### PROBLEM TO WORK ON
Each and every line below goes into your answer unchanged, but leave out the images.

### DATASET SECTION
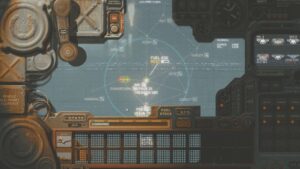 highfleet--screenshot-13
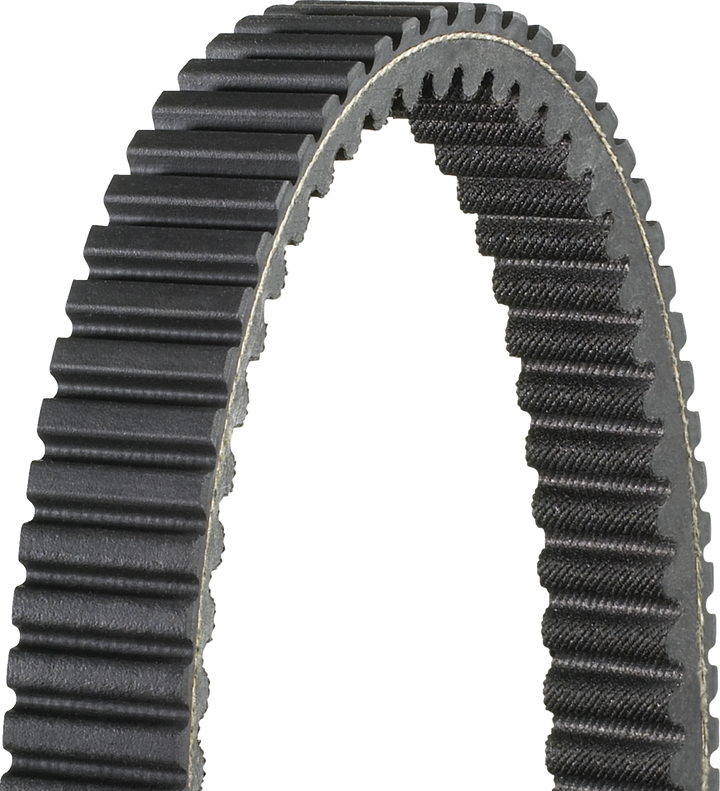 DAYCO PRODUCTS,LLC Drive Belt - Power™ XTX™ - 1.538" (W) x 44.188" (OC) XTX2288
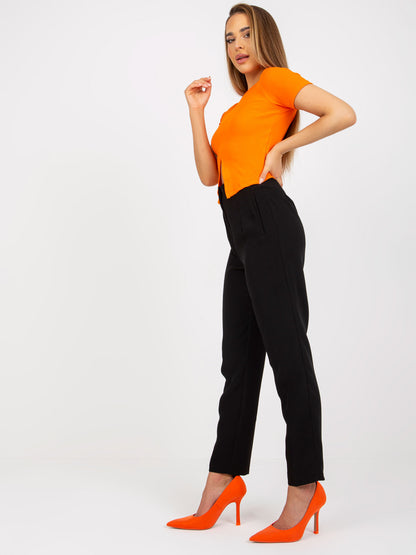 2016103243020-5-XSAPIENZA-5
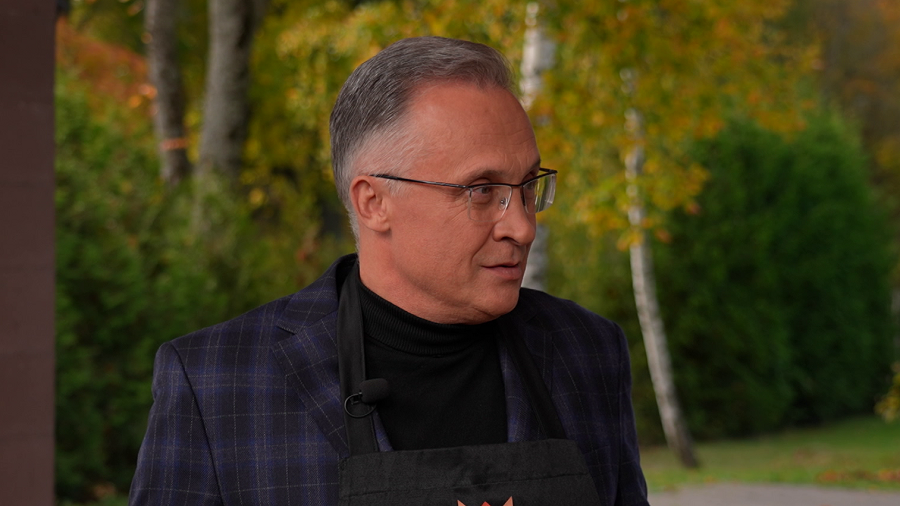 Савиных назвал дату рождения многополярного мира – 24 февраля 2022 года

### EXERCISE SOLUTION
 highfleet--screenshot-13
 DAYCO PRODUCTS,LLC Drive Belt - Power™ XTX™ - 1.538" (W) x 44.188" (OC) XTX2288
 2016103243020-5-XSAPIENZA-5
 Савиных назвал дату рождения многополярного мира – 24 февраля 2022 года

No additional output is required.